Подвиг Севастополя 1942. Готенланд — страница 127 из 157

Этим пошлякам невдомек, что современная Европа – с ее преклонением перед культурой, идеей прогресса, с ее гуманностью, терпимостью и трепетным, хотя бы на словах, отношением к человеческой жизни, достоинству и чести – являет собой не что иное, как историческую аномалию. Настолько аномальную, что раз за разом отрицает самоё себя, причем отрицателями выступают не только наш недоучка Гитлер или их недоучка Сталин. Или хулиганствующий интеллигент-самоучка Муссолини. Но также все эти оксфордско-кембриджско-гарвардские аристократы и демократы, черчилли, рузвельты – да кто угодно, кому приходится не трепать языком, а решать конкретные задачи. Это отрицание превратилось в идефикс у Гитлера, возмечтавшего осчастливить Германию за счет остальных народов. Или у Сталина, который стремится осчастливить, не останавливаясь ни перед чем, человечество. Или у итальянского полиглота, бредящего возрождением Римской империи, или у его комичных подражателей из Бухареста, или, скажем, у Франко, готового расстрелять половину страны, чтобы спасти другую от социализма, анархии и безбожия. Но многим ли лучше холодный и брутальный цинизм британского премьера? Впрочем, спору нет, британский премьер гораздо более симпатичен, чем наш взбесившийся маньяк. Джентльмен есть джентльмен, ему несвойственна бессмысленная жестокость. Одна беда – он воюет против Германии и в конечном итоге непременно одержит верх. Не в последнюю очередь благодаря врожденному чувству меры. А также умелому использованию человеческих ресурсов России, которые не всегда расходуются столь бездарно, как сейчас на мысе Херсонес. Приехавший вчера с позиций лейтенант делился подробностями, от которых…

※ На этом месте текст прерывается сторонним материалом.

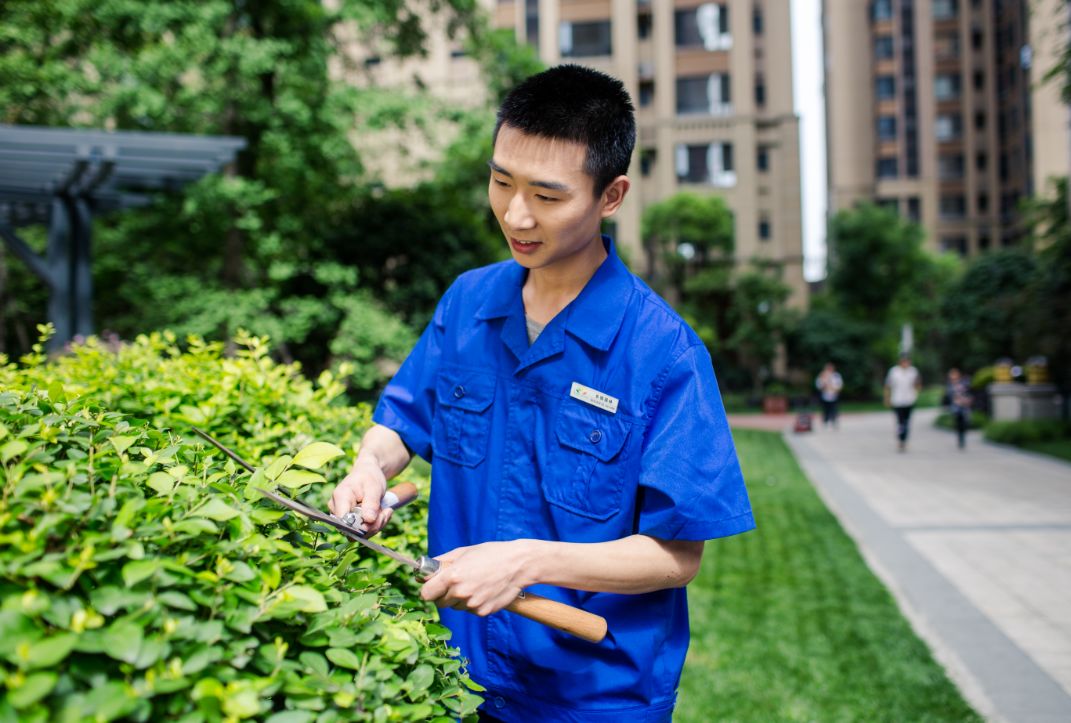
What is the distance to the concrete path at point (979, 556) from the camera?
4.45 meters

Дверь приоткрылась. Заглянувший дежурный негромко сообщил:

– К вам господин Грубер и господин Росси.

Только этого мне и не хватало. Я совершенно позабыл о напросившемся на встречу со мною зондерфюрере-пропагандисте и о его коллеге из миланского издания.

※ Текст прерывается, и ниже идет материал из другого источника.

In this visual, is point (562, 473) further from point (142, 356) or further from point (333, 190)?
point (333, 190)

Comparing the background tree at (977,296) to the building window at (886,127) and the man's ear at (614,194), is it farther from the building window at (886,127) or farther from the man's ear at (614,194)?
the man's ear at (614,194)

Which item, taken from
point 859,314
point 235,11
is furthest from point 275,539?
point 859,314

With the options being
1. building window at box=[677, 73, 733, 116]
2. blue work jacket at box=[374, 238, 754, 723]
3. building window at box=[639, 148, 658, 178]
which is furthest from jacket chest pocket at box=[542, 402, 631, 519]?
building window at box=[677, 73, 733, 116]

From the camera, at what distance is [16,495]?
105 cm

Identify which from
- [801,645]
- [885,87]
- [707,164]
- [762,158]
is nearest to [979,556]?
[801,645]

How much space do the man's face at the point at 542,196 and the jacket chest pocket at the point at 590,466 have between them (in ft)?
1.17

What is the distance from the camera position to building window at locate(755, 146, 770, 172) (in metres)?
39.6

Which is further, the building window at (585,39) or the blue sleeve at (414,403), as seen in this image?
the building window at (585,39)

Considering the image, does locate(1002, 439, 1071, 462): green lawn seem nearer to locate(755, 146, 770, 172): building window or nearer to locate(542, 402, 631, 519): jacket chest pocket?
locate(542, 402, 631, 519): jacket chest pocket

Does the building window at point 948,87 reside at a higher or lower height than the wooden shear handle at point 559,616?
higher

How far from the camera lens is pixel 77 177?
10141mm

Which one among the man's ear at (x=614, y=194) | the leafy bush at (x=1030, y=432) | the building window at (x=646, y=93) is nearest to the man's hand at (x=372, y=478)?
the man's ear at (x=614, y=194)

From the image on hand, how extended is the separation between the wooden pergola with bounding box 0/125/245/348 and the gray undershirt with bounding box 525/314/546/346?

– Пригласите, пожалуйста, – распорядился я.

Фрау Воронов схватила зеркальце и быстро стала приводить в порядок заплаканные щеки, немножко припухшие губы и сбитую набок прическу. Зрелище было необыкновенно трогательным. Шашлыки становились неизбежными, как победа в мировой войне. Чья – уточнять не станем.

Эрос и ТанатосБывший корнет Ширяев

Начало июля 1942 года

День выдался ужасно суматошный. Как и все прочие на этой неделе. Конвейер был почище, чем у Форда.

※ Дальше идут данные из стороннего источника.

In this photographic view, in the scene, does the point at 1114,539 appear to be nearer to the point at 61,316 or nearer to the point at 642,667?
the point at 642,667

Впрочем, откуда мне знать про конвейер? На нем я не стоял, до такого не докатился. И таксистом по парижам и берлинам не работал. Потому что всегда находил настоящее дело и делал его наилучшим образом. Сначала в Галлиполи, когда было нужно поддерживать дисциплину среди бежавших от коммуны земляков. Потом в Белграде, где у нас завязались интересные контакты с канарисовским абвером. Нам не мешали. В югославской контрразведке хватало толковых ребят, понимавших, с какой державой следует дружить. Но к ним не прислушались. И получили то, что имеют сейчас.

Я же слушать умел всегда. Именно тех, кого надо. Когда мне поручили убрать пару наших в Константинополе, одного поручика, а другого казачьего сотника, было немножко не по себе. Но мне объяснили их опасность для русского дела. Умные люди объяснили, знавшие, что почем. Поручику не нравился установленный главнокомандующим режим, а сотник чуть ли не агитировал казаков за возвращение на родину. Можно считать, что сотнику повезло. Не довелось разочароваться в родине, как разочаровались сотни подобных ему идиотов. И сделано было чисто. Он даже не почувствовал удара. Разве что самую малость. А жалко, в самом деле жалко, такому скоту ощутить бы стоило. Поручик еще подергался. Даже рассек мне кастетом бровь. Что у него окажется кастет, я, признаться, не ожидал, думал, вшивая интеллигенция. Измазался кровью и чуть не попался британскому патрулю. Но не попался. Попадаются пусть другие.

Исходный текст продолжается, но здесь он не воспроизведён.